An issue that came up during a session on applications of structural equation modelling (SEM) after a lecture by David Kaplan at the Colloquium `Advising on research methods' in Amsterdam (29-30 March) was the fact that SEM is less often applied in medical/epidemiological research than it could be. Several bottlenecks can be (and were) identified:
- The concept of `latent variable' (and, relatedly, the concept of (substantive) theory and corresponding model) seems to be less easy to conceptualize in Medicine than in the social/behavioral sciences.
- Jules Ellis mentioned that SEM software is not easily optainable and costly and that specifying a SEM model in standard software is often awkward and difficult to achieve by the medical researcher/analyst.
- Most SEM models require sample sizes that are too large for most small- to moderately- sized medical/epidemiological research projects.
Comments:
Ad 1. (The concept of `latent variable' seems to be less easy to conceptualize in Medicine than in the social/behavioral sciences).
Of course, this is an interesting but more or less philosophical point, if phrased in this way. In real-life medical/epidemiological research there often seem to be no compelling reasons to take a theoretical stand to start from. I won't go into the reasons for this.
However, there are several situations in which a theoretical conceptualization could help to specify a SEM model that is more appropriate than the regression-like models that are frequently used. For instance,
- In what is called `fundamental' or `basic' medical research, where complicated dynamic mechanisms are studied (think of genome studies or fysiological studies of illness progression), dynamic SEM models could be used to specify the dynamic process.
- In questionnaire design, confirmatory factor analysis can be used to analyze the factor structure, just as it is done in social science research (see de Vet et al. (2005)).
Ad 2 (SEM software is costly and specifying a SEM model in standard software is too difficult for the medical researcher/analyst).

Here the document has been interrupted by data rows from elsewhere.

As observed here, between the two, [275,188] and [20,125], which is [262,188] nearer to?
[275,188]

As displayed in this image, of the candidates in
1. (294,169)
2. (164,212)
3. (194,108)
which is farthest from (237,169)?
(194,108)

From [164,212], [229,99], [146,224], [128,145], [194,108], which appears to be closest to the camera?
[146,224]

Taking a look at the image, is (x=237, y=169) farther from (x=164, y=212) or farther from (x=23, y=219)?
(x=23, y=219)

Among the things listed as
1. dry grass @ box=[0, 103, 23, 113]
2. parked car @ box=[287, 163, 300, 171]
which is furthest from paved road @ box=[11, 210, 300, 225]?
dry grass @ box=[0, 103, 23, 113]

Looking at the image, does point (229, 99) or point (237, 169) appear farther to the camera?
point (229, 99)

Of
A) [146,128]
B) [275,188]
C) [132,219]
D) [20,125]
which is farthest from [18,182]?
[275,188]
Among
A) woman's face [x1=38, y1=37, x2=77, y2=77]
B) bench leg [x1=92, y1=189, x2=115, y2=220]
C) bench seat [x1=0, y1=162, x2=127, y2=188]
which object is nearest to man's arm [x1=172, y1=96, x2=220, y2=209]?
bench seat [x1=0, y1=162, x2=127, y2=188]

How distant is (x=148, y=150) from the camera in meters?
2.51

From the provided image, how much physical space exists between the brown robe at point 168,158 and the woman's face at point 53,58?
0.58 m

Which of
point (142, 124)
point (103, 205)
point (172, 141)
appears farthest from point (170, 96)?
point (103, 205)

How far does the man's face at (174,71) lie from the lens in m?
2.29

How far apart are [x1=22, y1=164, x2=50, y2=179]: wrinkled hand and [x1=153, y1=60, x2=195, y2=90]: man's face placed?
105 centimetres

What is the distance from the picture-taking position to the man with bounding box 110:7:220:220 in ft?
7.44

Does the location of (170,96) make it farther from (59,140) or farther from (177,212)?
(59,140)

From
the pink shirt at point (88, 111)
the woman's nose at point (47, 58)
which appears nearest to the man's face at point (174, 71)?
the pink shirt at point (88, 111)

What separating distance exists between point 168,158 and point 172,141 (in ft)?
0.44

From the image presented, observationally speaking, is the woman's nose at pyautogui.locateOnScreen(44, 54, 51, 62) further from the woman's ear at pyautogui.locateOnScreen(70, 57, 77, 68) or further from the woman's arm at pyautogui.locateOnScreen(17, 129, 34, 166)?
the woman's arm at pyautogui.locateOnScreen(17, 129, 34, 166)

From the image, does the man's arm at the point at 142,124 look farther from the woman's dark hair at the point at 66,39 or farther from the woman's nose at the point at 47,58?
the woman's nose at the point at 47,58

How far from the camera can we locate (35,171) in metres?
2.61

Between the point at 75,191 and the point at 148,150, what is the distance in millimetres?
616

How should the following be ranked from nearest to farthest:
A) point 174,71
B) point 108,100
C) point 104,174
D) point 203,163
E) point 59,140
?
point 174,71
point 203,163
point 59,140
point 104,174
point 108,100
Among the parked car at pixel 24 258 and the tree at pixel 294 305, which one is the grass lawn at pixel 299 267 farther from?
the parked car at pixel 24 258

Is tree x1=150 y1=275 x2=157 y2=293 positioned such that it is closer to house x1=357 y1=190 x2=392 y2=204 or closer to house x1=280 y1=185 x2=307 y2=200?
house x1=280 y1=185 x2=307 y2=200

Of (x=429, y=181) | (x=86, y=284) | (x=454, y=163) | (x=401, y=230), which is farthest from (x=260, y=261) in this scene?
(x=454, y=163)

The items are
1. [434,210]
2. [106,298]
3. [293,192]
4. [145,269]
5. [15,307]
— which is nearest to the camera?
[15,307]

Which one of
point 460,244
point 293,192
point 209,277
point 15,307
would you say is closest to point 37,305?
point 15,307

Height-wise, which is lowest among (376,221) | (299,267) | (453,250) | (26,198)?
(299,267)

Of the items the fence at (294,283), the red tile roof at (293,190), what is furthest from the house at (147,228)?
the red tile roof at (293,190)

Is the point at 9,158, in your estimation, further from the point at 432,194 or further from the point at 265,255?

In an e-mail afterwards, David Kaplan mentioned that a package to perform SEM modelling exists in R+ (a statistical package related to Splus, freely obtainable via the Internet, see, f.i.: http://cran.nedmirror.nl/). It turned out to be written by John Fox. Sources and binaries for SEM can be obtained at: http://finzi.psych.upenn.edu/R/library/sem/html/00Index.html
As to the other point, that the syntax of model specifation would be too complicated for the researcher-in-the-field: after all, many of them have also been able to learn how to use multilevel analysis. So, where there is a will, there is a way, even in learning how to use SEM, and in particular if there would be an clear need.
Ad 3 (Most SEM models require sample sizes that are too large).
To me, this seems the most important bottleneck for standard application in Medicine/Epidemiology. If SEM requires to have sample sizes of at least 500, application in most medical studies are out of the question.
In his comments, Jelte Wicherts mentioned that small sample size techniques are being studied. Afterwards, in some e-mail exchanges, I suggested that resampling techniques like bootstrapping could be applied in small sample situations. As it turns out, Fox's package, mentioned above, also contains a bootstrapping possibility (but see Kaplan's book chapter 5, where arguments are given why sample sizes would increase when non-normality has to be assumed).
Comment by David Kaplan:
I'm not sure what you mean by:
(but see Kaplan's book chapter 5, where arguments are given why sample sizes would increase when non-normality has to be assumed).
I think you mean that when estimating models with non-normal observed variables, larger sample sizes are typically needed for estimators to behave properly. That is partly true, and was true in the good old days. But now, there are estimators that don't require huge sample sizes. Also, I believe there are bootstrapping approaches to get standard errors when sample sizes are a bit smaller.
References
de Vet, H. C., Ader, H. J., Terwee, C. B., & Pouwer, F. (2005). Are factor analytical techniques used appropriately in the validation of health status questionnaires? A systematic review on the quality of factor analys of the SF-36. Quality of life research, 14(5), 1203–1218.
Kaplan, D. (2000). Structural Equation Modeling. Foundations and Extensions. Thousand Oaks London New Delhi: Sage Publications.